Дед вчера мне говорил, что в это июльское утро должны зацвести медовые травы и многие цветы. Я следил за спящим лугом, и мне вдруг стало казаться, что в травах, и впрямь, то там, то здесь вспыхивают, распускаются белые, синие, красные цветы. Или это мне чудится? В тишине и недвижности проснулся легкий, мягкий ветер, наплыл на меня. Он вкусно пах медом. Вот он тронул озеро, рассыпал рябь, перебрал стрельчатые листья ярко–зеленого камыша, пополоскал в воде серьги–ветви тенистой ивы, разбудил огромный тополь. Казалось, весь мир запах медом. Озеро вздохнуло, закурилось легким туманом. На середину озера шлепнулся селезень с изумрудными боками. С легким треском раскрывались чаши водяных лилий–кувшинок. Хлынули теплые лучи. Мир засверкал. И медом пахло. Такое медовое утро бывает только раз в году…
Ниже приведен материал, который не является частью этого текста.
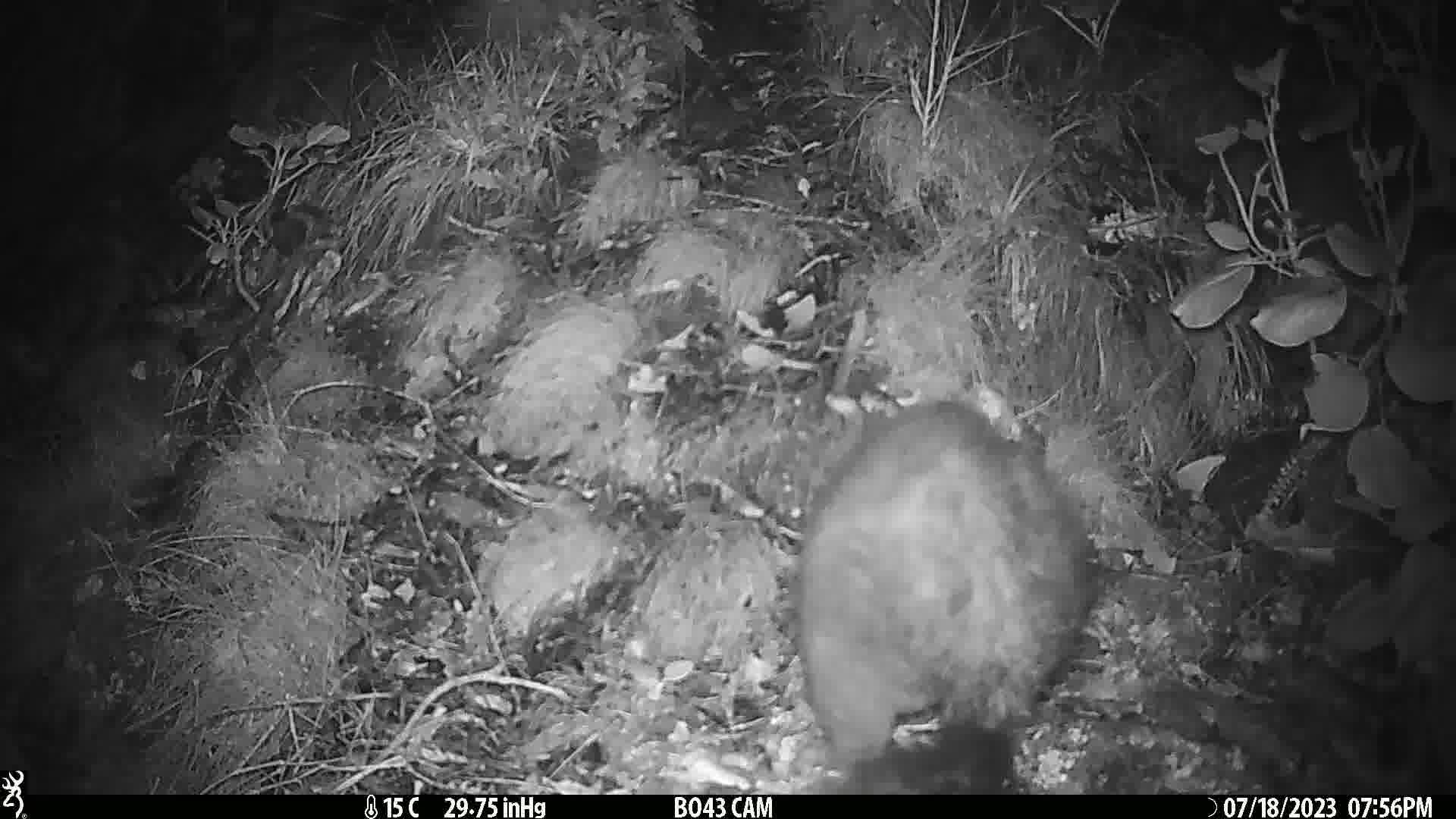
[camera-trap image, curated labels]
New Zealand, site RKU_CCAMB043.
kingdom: Animalia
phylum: Chordata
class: Mammalia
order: Diprotodontia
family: Phalangeridae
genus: Trichosurus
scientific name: Trichosurus vulpecula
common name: common brushtail possum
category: possum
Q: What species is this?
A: Possum (common brushtail possum) (Trichosurus vulpecula).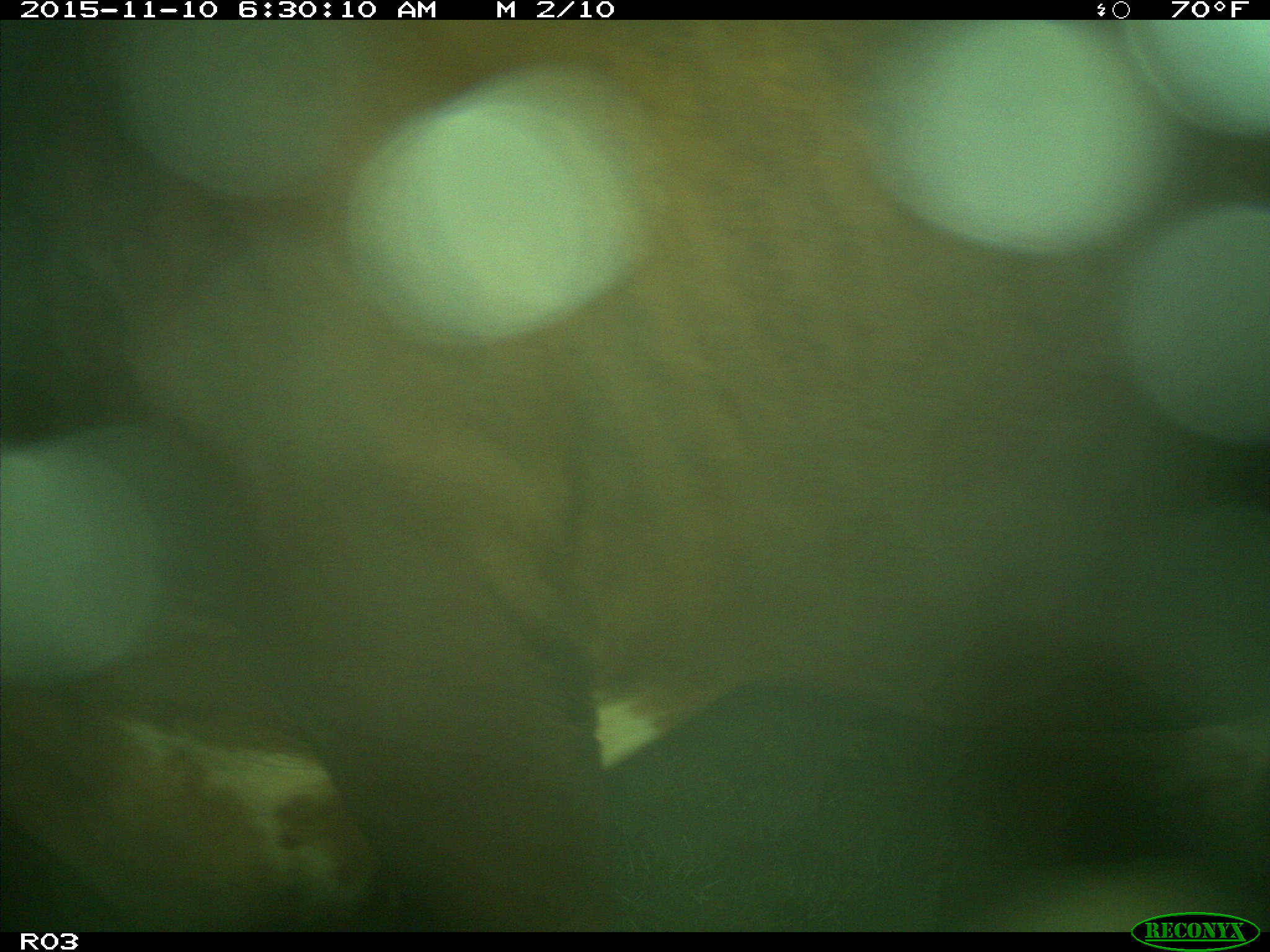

Дернулся поплавок, дернулась удочка. Клюет! Раз! И в траве, трепыхаясь, золотится чешуей карась шириной в две ладони. Второй поплавок из гусиного пера встал на попа и полез в омут. Раз! И… что за чудо? Линь. Да какой! Большущий. А чешуя еще краше, чем у карася. Даже голова и та отдает золотом! Переливается линь в солнечных лучах, как драгоценность.
Часам к девяти, когда солнце стало припекать, кончился клев. У меня целое ведро карасей и на проволоке в воде золотых линей с десяток.
Иду по улице и ног под собой не чую. Не всякому такое счастье выпадает.